Text block:
[Start]

Sanibel and Captiva

Sanibel and Captiva

The two sister beaches of Sanibel and Captiva are some of the prettiest in the world.

It’s 7:30 and the sun is already well above the horizon. As I step out onto the dock, an osprey circles above a school of sea trout holding in a nearby channel. There’s a decision to be made now, and I carefully consider my choices: Do I pull up a chair on the bay side with a beautiful view of Pine Island Sound or walk 100 yards to the Gulf shore to see what new seashells have washed up overnight? It’s a tough choice, I know, but I’m happy to have options, which is what the beautiful Floridian isles of Sanibel and Captiva are all about. This morning, I’ll look for shells.

A Likely Pairing

Wedged between Charlotte Harbor to the northeast and Estero Bay to the southeast, Sanibel and Captiva are the largest in a chain of barrier islands that come across as super-tourist yet surprisingly laid back. Relatively long and narrow, they offer easy access to the Gulf of Mexico for serious offshore fishing adventures and open-throttle cruises. At the same time, this is where Florida’s Gulf Coast Intercoastal Waterway (ICW) begins, allowing boaters to tuck inside Pine Island Sound where waters are generally mellow but some routes run shallow. Between these entertaining access routes, Sanibel stretches for roughly 12 miles while Captiva sprawls for another five. Both offer sandy beaches, amazing shelling, fine dining, plus a small-town feel that belies bountiful amenities and provisioning potential.

[End]

Tasks and exercises:
• a. In the text on Sanibel and Captiva, roughly how far does Sanibel stretch?
• b. List the four things that the text on Sanibel and Captiva says both islands offer.
• c. Write out the passage from the text on Sanibel and Captiva from "It’s 7:30 and" up to and including "look for shells.".

Data shown:
[Start]

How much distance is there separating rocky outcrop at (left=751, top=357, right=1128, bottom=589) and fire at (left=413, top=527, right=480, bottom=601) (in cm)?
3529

[End]

Answers in order:
• a. Roughly 12 miles.

• b. Sandy beaches, amazing shelling, fine dining, and a small-town feel.

• c.
It’s 7:30 and the sun is already well above the horizon. As I step out onto the dock, an osprey circles above a school of sea trout holding in a nearby channel. There’s a decision to be made now, and I carefully consider my choices: Do I pull up a chair on the bay side with a beautiful view of Pine Island Sound or walk 100 yards to the Gulf shore to see what new seashells have washed up overnight? It’s a tough choice, I know, but I’m happy to have options, which is what the beautiful Floridian isles of Sanibel and Captiva are all about. This morning, I’ll look for shells.